In: Computer Science
A number of security devices can be placed at appropriate places in the network architecture to address certain level of security. In reference to this context, explain how a switch can be configured to monitor traffic flowing along its ports.
Traffic monitoring is a vital element of network and system management. Monitoring this traffic gives important information about the operation of enterprise applications. This information is essential for activities such as cost allocation, capacity planning, quality of service analysis, fault detection and isolation and security management. Traffic monitoring used to be a relatively straightforward task. In the past large numbers of machines were connected to a shared network. (A shared network permits a single instrument connected to the network to monitor all the traffic since packets sent in one part of the network are received in all other parts of the network.) Requirements for increased bandwidth, changes in traffic patterns, and the quickly falling price of packet switching and routing devices has caused a rapid movement away from shared networks to networks which are highly segmented. Traffic is no longer visible from a single point. A switch directs packets to specific ports based on the packetÃs destination. Every port on the switch needs to be monitored in order to obtain a complete picture of the network traffic.
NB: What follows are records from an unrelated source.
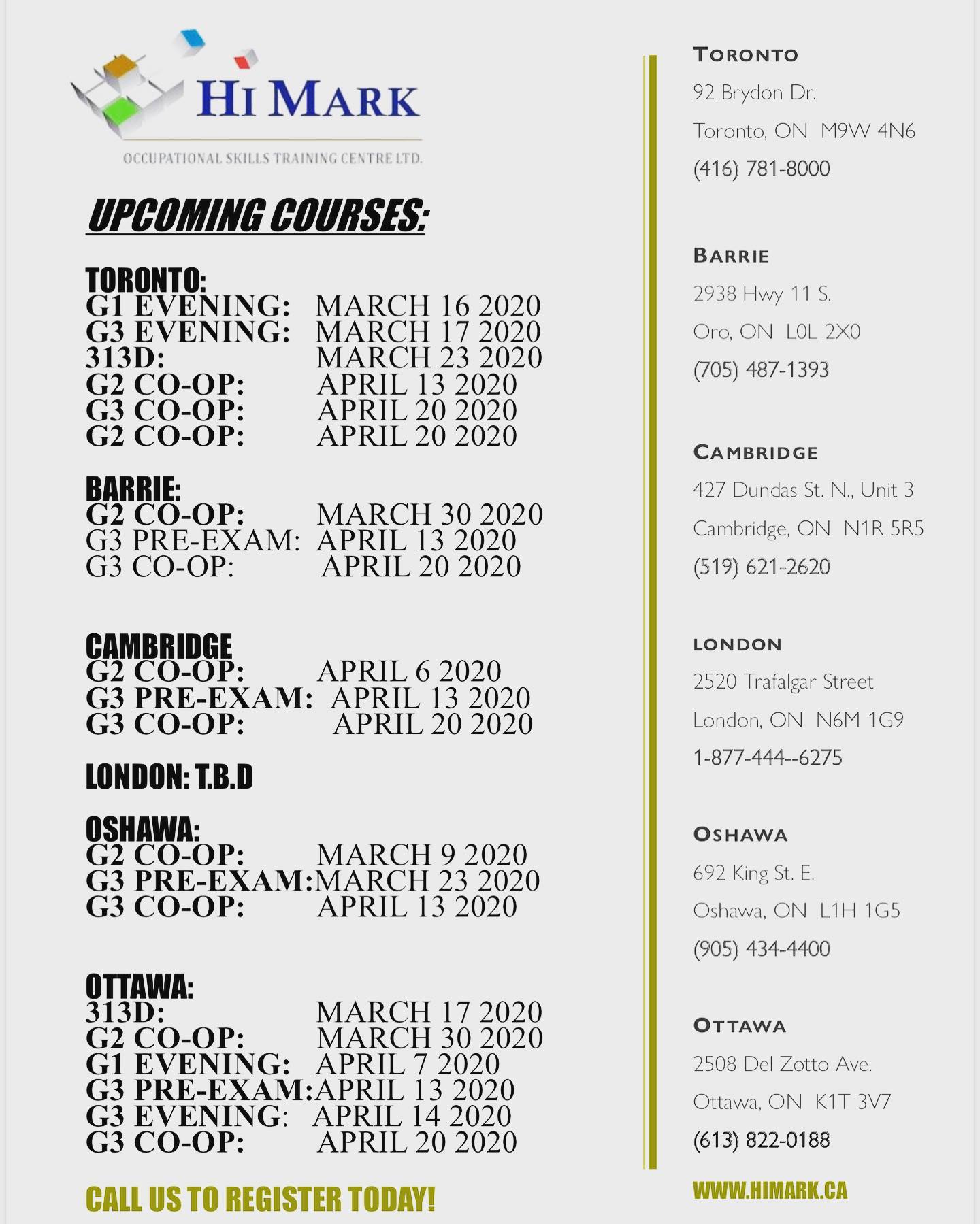 HI MARK
OCCUPATIONAL SKILLS TRAINING CENTRE LTD.

UPCOMING COURSES:

TORONTO:
G1 EVENING: MARCH 16 2020
G3 EVENING: MARCH 17 2020
313D: MARCH 23 2020
G2 CO-OP: APRIL 13 2020
G3 CO-OP: APRIL 20 2020
G2 CO-OP: APRIL 20 2020

BARRIE:
G2 CO-OP: MARCH 30 2020
G3 PRE-EXAM: APRIL 13 2020
G3 CO-OP: APRIL 20 2020

CAMBRIDGE
G2 CO-OP: APRIL 6 2020
G3 PRE-EXAM: APRIL 13 2020
G3 CO-OP: APRIL 20 2020

LONDON: T.B.D

OSHAWA:
G2 CO-OP: MARCH 9 2020
G3 PRE-EXAM:MARCH 23 2020
G3 CO-OP: APRIL 13 2020

OTTAWA:
313D: MARCH 17 2020
G2 CO-OP: MARCH 30 2020
G1 EVENING: APRIL 7 2020
G3 PRE-EXAM:APRIL 13 2020
G3 EVENING: APRIL 14 2020
G3 CO-OP: APRIL 20 2020

CALL US TO REGISTER TODAY!

TORONTO
92 Brydon Dr.
Toronto, ON M9W 4N6
(416) 781-8000

BARRIE
2938 Hwy 11 S.
Oro, ON L0L 2X0
(705) 487-1393

CAMBRIDGE
427 Dundas St. N., Unit 3
Cambridge, ON N1R 5R5
(519) 621-2620

LONDON
2520 Trafalgar Street
London, ON N6M 1G9
1-877-444--6275

OSHAWA
692 King St. E.
Oshawa, ON L1H 1G5
(905) 434-4400

OTTAWA
2508 Del Zotto Ave.
Ottawa, ON K1T 3V7
(613) 822-0188

WWW.HIMARK.CA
The use of point-to-point links makes it difficult to attach instruments and the large number of instruments that would be required to monitor all the switch ports ensures that such an approach would not be cost effective. In addition the switches and routers themselves have complex internal architectures and the flow of packets within, and through, them is becoming an important factor in network performance.
The only realistic way to monitor traffic on switched networks is to monitor traffic within the switches themselves. In addition to the technical difficulties of the task, there are also severe price constraints. The market for switches is maturing and there is very little room to add cost or impact the performance of these devices, especially since monitoring is secondary to the primary switching function of the device.
There are three main choices for traffic monitoring :
1. RMON RMON1 (Remote MONitor) is an Internet Engineering Task Force (IETF) standard specifying a remote, promiscuous, traffic-monitoring device. An RMON device monitors and decodes every packet on the network to which it is attached, creates tables of measurements that can be later downloaded by a network management application.
2. NetFlow Cisco routers and switches, as part of their NetFlow monitoring system, send information about completed traffic flows, to a central collector. The device decodes every IP packet, maintains tables of active flows, and forwards flow records periodically or when they complete to a network management application.
3. sFlow combines accurate packet counters with a statistical sampling of the state of the routing and bridging tables used by the switch to forward randomly selected packets. The sampled information is immediately sent to a central collector for analysis.